# RECORDS PROVIDED:
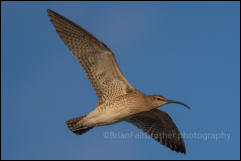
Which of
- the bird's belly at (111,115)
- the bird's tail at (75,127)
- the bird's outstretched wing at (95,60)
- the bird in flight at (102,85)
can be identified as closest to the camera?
the bird's belly at (111,115)

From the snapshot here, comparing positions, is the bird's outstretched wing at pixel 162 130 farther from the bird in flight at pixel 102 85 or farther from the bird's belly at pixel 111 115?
the bird's belly at pixel 111 115

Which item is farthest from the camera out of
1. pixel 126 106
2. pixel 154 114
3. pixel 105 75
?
pixel 154 114

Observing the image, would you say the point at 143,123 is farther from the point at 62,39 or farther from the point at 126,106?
the point at 62,39

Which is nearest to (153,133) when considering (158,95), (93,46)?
(158,95)

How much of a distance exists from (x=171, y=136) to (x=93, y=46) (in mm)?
4620

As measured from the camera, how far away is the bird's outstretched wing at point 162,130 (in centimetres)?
Result: 1395

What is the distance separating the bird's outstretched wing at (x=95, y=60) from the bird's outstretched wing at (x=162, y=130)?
2.21 meters

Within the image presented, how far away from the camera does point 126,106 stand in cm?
1148

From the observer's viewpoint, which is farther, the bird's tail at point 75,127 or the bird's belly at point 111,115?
the bird's tail at point 75,127

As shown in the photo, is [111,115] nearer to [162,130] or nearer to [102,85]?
[102,85]

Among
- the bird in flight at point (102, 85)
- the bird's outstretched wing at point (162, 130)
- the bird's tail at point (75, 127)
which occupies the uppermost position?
the bird in flight at point (102, 85)

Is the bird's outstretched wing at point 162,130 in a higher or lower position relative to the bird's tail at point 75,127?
lower

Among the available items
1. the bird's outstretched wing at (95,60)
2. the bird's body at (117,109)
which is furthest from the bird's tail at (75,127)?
the bird's outstretched wing at (95,60)

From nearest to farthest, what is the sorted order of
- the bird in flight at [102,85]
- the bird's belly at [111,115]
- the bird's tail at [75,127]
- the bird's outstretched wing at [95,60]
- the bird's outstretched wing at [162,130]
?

# WORK REQUIRED:
Copy the material above word for word, starting at the line that contains "Observing the image, would" and ending after the line that contains "2.21 meters".

# EXERCISE RESPONSE:
Observing the image, would you say the point at 143,123 is farther from the point at 62,39 or farther from the point at 126,106?
the point at 62,39

Which is nearest to (153,133) when considering (158,95), (93,46)?
(158,95)

How much of a distance exists from (x=171, y=136) to (x=93, y=46) (in mm)?
4620

As measured from the camera, how far away is the bird's outstretched wing at point 162,130 (in centimetres)?
Result: 1395

What is the distance separating the bird's outstretched wing at (x=95, y=60) from the bird's outstretched wing at (x=162, y=130)?
2.21 meters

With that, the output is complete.